O pacote para desregular a economia do novo presidente da Argentina, Javier Milei, que havia sido adiado para não acirrar os ânimos de um protesto contra seu governo, acabou, mesmo assim, provocando novas mobilizações.
Depois que foram confirmadas medidas como a mudança na lei dos aluguéis que beneficia os proprietários, a redução de direitos trabalhistas e o encaminhamento de privatizações - tudo por Decreto de Necessidade e Urgência (DNU) -, houve novos bloqueios. E se voltou a ouvir, em Buenos Aires e arredores, um som arrepiante na Argentina: panelaços, que marcaram o início do fim do governo de Fernando de la Rúa, em 2001.
Embora circulasse a informação de que haveria 600 novas normas, o "libertazo" de Milei se limitou a 300. Há outro pacote de medidas que o atual ocupante da Casa Rosada admite submeter à apreciação no Congresso. Mas são 83 páginas e 362 artigos que ainda precisam ser digeridos para avaliação global de seu alcance.
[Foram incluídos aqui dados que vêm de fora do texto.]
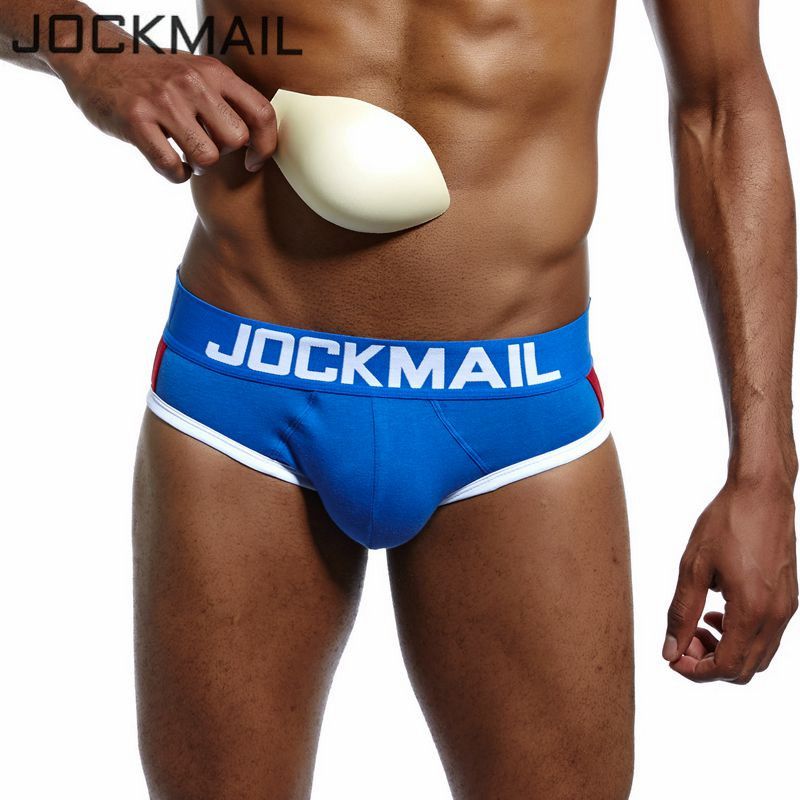 briefs with cup pocket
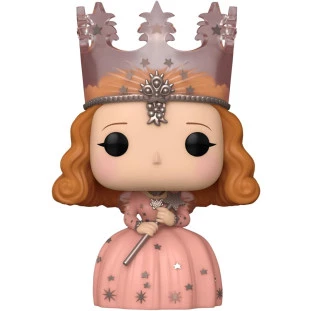 Funko Pop! Movies - O Mágico de Oz - 85º Aniversário 1518 - Glinda The Good Witch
Entre as mudanças, estão o fim das punições sobre falha de registro de trabalho, a expansão do contrato de experiência - sobre o qual incidem menos custos - de três para oito meses, a redução das contribuições para diversos programas sociais e a transferência da responsabilidade do seguro desemprego para os sindicatos, de forma "voluntária".
É bom lembrar que, na Argentina, essas entidades têm papel e financiamento diferente dos que existem no Brasil. Muitas recolhem mensalidades compulsórias destinadas a sustentar planos de assistência à saúde, o que dá aos sindicatos de trabalhadores - por lá, chamados de "gremios" (sem acento) - um poder muito maior do que têm no Brasil, agora minado pelo DNU de Milei.
O decreto ainda transforma estatais em sociedades anônimas (S/As), para facilitar sua privatização e entrega o controle acionário da Aerolíneas Argentinas - que já foi privatizada e reestatizada - aos empregados.
Além de detalhar as novas regras, a imprensa argentina ouviu constitucionalistas, que de forma quase unânime avaliam que há muitas alterações para as quais não há justificativa de "necessidade e urgência". E entidades já avisaram que vão questionar na Justiça o fato de as medidas terem sido tomadas por decreto.
Na Argentina, o poder judiciário tem a prerrogativa de não aprovar artigos de decretos que contrariem direitos já assegurados ou sejam inconstitucionais. E, embora não esteja submetido ao rito legislativo normal, o mecanismo terá de ser enviado em até 10 dias à Comissão Bicameral formada por oito deputados e oito senadores - ainda por indicar - , que também terão 10 dias para se manifestar sobre a validade ou invalidade do decreto. Como Milei não tem maioria em nenhuma das casas, o DNU é uma forma de facilitar a tramitação.